→ Problems to solve:
1 – Render this sentence from the interview about Sons of the Prophet into Spanish: "He always chooses what will offend other people the least."
2 – Pick up the interview about Sons of the Prophet after its last line and carry it forward.

→ Study text:
++++++

I think he always plays by the rules. He always chooses what will offend
other people the least. He’s always thinking of other people first
because in a way he’s a protagonist who doesn’t want to be a
protagonist. He doesn’t want to be in any of the situations he’s in so
he wants to leave the least amount of tracks as he gets through it. And
all of the decisions he makes are all about, How can I not make as much
of a stir here?
He’s a protagonist who doesn’t want to be a protagonist, and yet you’re
on stage for the entire show. How do you convey a character who doesn’t
want to be the center of attention, yet physically is in the play?
I had a friend who came and saw it and was like, “Oh it’s so hard, you
just look like you’re suffering so much.” And I was like, “I don’t feel
like I’m suffering at all!” ‘Til maybe the very end. I just feel like
I’m getting things done. And I think Joseph is just thinking like all of
us that if you just get this one thing done it will all be better and it
will all be clear. Although it’s really well written, so just when I
think one thing is taken care of, this happens, oh god. So being on
stage for the whole time, it’s a great gift from a writer to an actor
because a lot of the work is done for me. Because I can’t get off. I
can’t leave! I have to stay on stage. And the next thing that’s thrown
at me, I have to handle that.
Fontana (right) and Lizbeth Mackay in Sons of the Prophet.
Despite the fact that Joseph is trying to be proactive by handling
everything, it’s still some pretty heavy material he works through. Is
that something that weighs on you as an actor, doing that every night?

++++++

→ Given information:
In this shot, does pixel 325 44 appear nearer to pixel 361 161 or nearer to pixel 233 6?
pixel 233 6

++++++

→ Answers for the exercise:
1 – Siempre elige lo que menos ofenderá a los demás.

2 –
I feel like, especially doing theater, doing eight shows a week, it’s
going to affect you. I did a show where I played a kind of rebel
political guy [Tony in
Billy Elliot], he was always screaming and I like
pummeled a cab. I was crossing the street and this cab cut me off and I
punched the trunk. This is a couple years ago. And the cabbie stopped
the car, got out and all he said was, “What?” And he got back in the car
and he drove away. And I was like, “Who am I? I’m 5’10! Like I’m gonna’
hurt him?” But in that moment this character had bled over into my life
a little bit. I’m not going home and worrying about the tragedies of
Joseph, not at all, but I do notice that I’m more private than I think I
normally am and I think that’s probably because of Joseph. Because I’m
not as introverted as he is.
I read you received the script for this play while recovering from an
injury you incurred while doing A View from the Bridge and that you
weren’t even able to read it properly because of your injury. Was it
eerily fateful to have this land in your lap while you were
convalescing, given Joseph’s own health issues?
Totally. I mean it was a terrible time. And I couldn’t read for very
long without getting a migraine and the migraines that I was getting, I
had to go to sleep, there was no way to treat it, I couldn’t take
medication. And I got the reading and my agents were like, “You should
do this.” And I hadn’t done a contemporary play in New York and I got to
the end of the play where I have those lines, “I’m not doing good, it’s
been a bad year,” and sort of lost it. And went to the writer and
director afterwards and was like, “Why did you cast me in this? Did you
know what happened?” And they were like, “We didn’t know anything, we
just heard you were a good actor.” So it was a weird experience, but I
have to say, it’s also like what’s in the play, you have terrible things
happen to you, you move on and you’re better off for it.
And how was it doing a contemporary play after so many revivals?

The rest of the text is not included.